Dataset entries:
- Opening Delimiter -
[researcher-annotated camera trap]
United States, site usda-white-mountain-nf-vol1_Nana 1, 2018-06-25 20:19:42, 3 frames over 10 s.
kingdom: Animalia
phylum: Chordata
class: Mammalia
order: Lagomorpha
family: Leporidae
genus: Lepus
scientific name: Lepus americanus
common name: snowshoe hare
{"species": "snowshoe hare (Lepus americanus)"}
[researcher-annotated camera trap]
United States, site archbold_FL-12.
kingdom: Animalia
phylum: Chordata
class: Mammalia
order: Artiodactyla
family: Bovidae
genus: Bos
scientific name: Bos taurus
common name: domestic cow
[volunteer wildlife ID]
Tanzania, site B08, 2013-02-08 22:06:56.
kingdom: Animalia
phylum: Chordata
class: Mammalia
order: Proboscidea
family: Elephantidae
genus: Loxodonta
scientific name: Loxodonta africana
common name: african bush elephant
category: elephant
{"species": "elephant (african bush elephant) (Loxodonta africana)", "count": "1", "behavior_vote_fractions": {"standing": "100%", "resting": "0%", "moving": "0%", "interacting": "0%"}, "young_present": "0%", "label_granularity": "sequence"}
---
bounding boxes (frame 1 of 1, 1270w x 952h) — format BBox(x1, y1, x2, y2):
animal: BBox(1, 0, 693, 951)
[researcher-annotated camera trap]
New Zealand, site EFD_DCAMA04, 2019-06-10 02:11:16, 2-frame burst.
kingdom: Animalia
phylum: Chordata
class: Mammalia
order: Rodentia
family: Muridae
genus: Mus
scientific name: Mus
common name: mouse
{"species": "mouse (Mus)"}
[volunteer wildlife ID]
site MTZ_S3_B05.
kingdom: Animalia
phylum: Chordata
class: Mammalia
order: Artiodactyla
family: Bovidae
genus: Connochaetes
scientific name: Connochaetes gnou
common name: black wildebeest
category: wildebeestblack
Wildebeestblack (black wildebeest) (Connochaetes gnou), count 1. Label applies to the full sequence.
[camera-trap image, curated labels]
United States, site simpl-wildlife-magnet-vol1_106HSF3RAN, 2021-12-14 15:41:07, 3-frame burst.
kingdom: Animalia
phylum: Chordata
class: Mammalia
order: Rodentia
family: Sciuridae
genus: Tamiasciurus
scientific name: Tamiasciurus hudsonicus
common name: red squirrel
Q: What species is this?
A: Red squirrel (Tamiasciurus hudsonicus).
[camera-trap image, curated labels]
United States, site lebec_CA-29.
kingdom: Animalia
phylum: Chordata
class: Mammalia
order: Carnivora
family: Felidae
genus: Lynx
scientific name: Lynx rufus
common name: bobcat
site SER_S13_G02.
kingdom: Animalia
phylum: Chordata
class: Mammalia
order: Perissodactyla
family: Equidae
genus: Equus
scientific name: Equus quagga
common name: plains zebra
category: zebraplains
- Closing Delimiter -
> _Brief_
Could you repeat every record above exactly as it appears?

> _Solution to this exercise_
[researcher-annotated camera trap]
United States, site usda-white-mountain-nf-vol1_Nana 1, 2018-06-25 20:19:42, 3 frames over 10 s.
kingdom: Animalia
phylum: Chordata
class: Mammalia
order: Lagomorpha
family: Leporidae
genus: Lepus
scientific name: Lepus americanus
common name: snowshoe hare
{"species": "snowshoe hare (Lepus americanus)"}
[researcher-annotated camera trap]
United States, site archbold_FL-12.
kingdom: Animalia
phylum: Chordata
class: Mammalia
order: Artiodactyla
family: Bovidae
genus: Bos
scientific name: Bos taurus
common name: domestic cow
[volunteer wildlife ID]
Tanzania, site B08, 2013-02-08 22:06:56.
kingdom: Animalia
phylum: Chordata
class: Mammalia
order: Proboscidea
family: Elephantidae
genus: Loxodonta
scientific name: Loxodonta africana
common name: african bush elephant
category: elephant
{"species": "elephant (african bush elephant) (Loxodonta africana)", "count": "1", "behavior_vote_fractions": {"standing": "100%", "resting": "0%", "moving": "0%", "interacting": "0%"}, "young_present": "0%", "label_granularity": "sequence"}
---
bounding boxes (frame 1 of 1, 1270w x 952h) — format BBox(x1, y1, x2, y2):
animal: BBox(1, 0, 693, 951)
[researcher-annotated camera trap]
New Zealand, site EFD_DCAMA04, 2019-06-10 02:11:16, 2-frame burst.
kingdom: Animalia
phylum: Chordata
class: Mammalia
order: Rodentia
family: Muridae
genus: Mus
scientific name: Mus
common name: mouse
{"species": "mouse (Mus)"}
[volunteer wildlife ID]
site MTZ_S3_B05.
kingdom: Animalia
phylum: Chordata
class: Mammalia
order: Artiodactyla
family: Bovidae
genus: Connochaetes
scientific name: Connochaetes gnou
common name: black wildebeest
category: wildebeestblack
Wildebeestblack (black wildebeest) (Connochaetes gnou), count 1. Label applies to the full sequence.
[camera-trap image, curated labels]
United States, site simpl-wildlife-magnet-vol1_106HSF3RAN, 2021-12-14 15:41:07, 3-frame burst.
kingdom: Animalia
phylum: Chordata
class: Mammalia
order: Rodentia
family: Sciuridae
genus: Tamiasciurus
scientific name: Tamiasciurus hudsonicus
common name: red squirrel
Q: What species is this?
A: Red squirrel (Tamiasciurus hudsonicus).
[camera-trap image, curated labels]
United States, site lebec_CA-29.
kingdom: Animalia
phylum: Chordata
class: Mammalia
order: Carnivora
family: Felidae
genus: Lynx
scientific name: Lynx rufus
common name: bobcat
site SER_S13_G02.
kingdom: Animalia
phylum: Chordata
class: Mammalia
order: Perissodactyla
family: Equidae
genus: Equus
scientific name: Equus quagga
common name: plains zebra
category: zebraplains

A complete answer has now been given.